Another source of gothic and supernatural literature is the Harry Price Library of Magical Literature an extensive collection which contains works on all aspects of magic, the occult, psychic research and related phenomena and ideas. This collection is strongest in 19th and early 20th century works but is still added to so also contains more contemporary tales. Fiction features within the collection, including tales of the supernatural. Authors featured include spiritualist and Theosophist Violet Tweedale and Algernon Blackwood, but also more contemporary voices such as Susan Hill and Michelle Paver.
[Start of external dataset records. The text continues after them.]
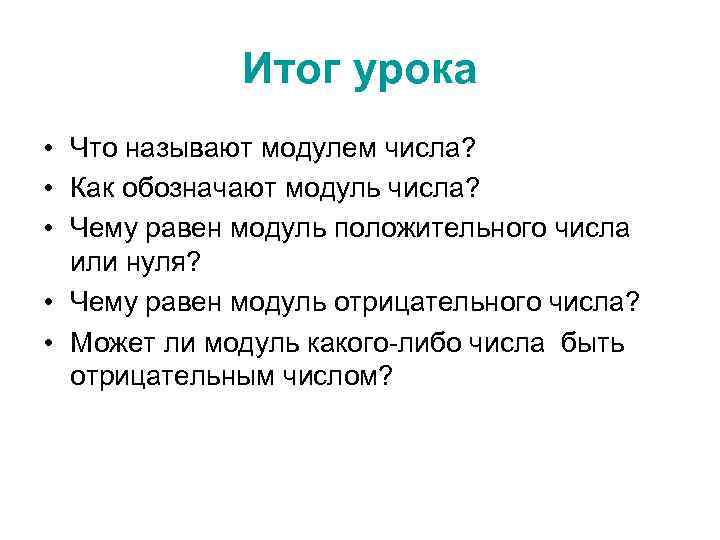 Итог урока

• Что называют модулем числа?
• Как обозначают модуль числа?
• Чему равен модуль положительного числа или нуля?
• Чему равен модуль отрицательного числа?
• Может ли модуль какого-либо числа быть отрицательным числом?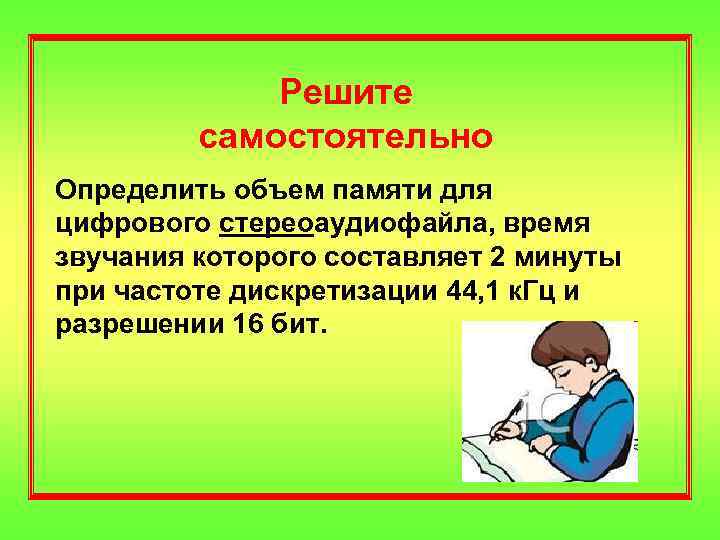 Решите самостоятельно

Определить объем памяти для цифрового стереоаудиофайла, время звучания которого составляет 2 минуты при частоте дискретизации 44,1 кГц и разрешении 16 бит.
The library’s modern collections, much of which is on open access, are also rich in reprinted primary gothic and supernatural literature, many secondary works on the themes, and also first editions from the latter half of the 19thcentury onwards. Writers featured include Arthur Machen, Olivia Howard Dunbar and Lord Dunsany. Adam Scovell’s Folk Horror: Hours Dreadful and Things Strange (2017) is a key text, focussing primarily on film but with literary relevance, while collections published by Tartarus Press and Swan River Press provide both reprints and new literary voices. A recent re-igniting of literary small and independent press publishing is represented by zine-like publications Hellebore, Fiddler’s Green, Weird Walk, Ignota Books’s Spells: 21st-Century Occult Poetry (2018) and Camp Books’s poster Sigils For Queers (2019).
The library’s growing collection of e-books contain many that are relevant to the subject. Perhaps a good starting point is A Research Guide to Gothic Literature in English: Print and Electronic Sources.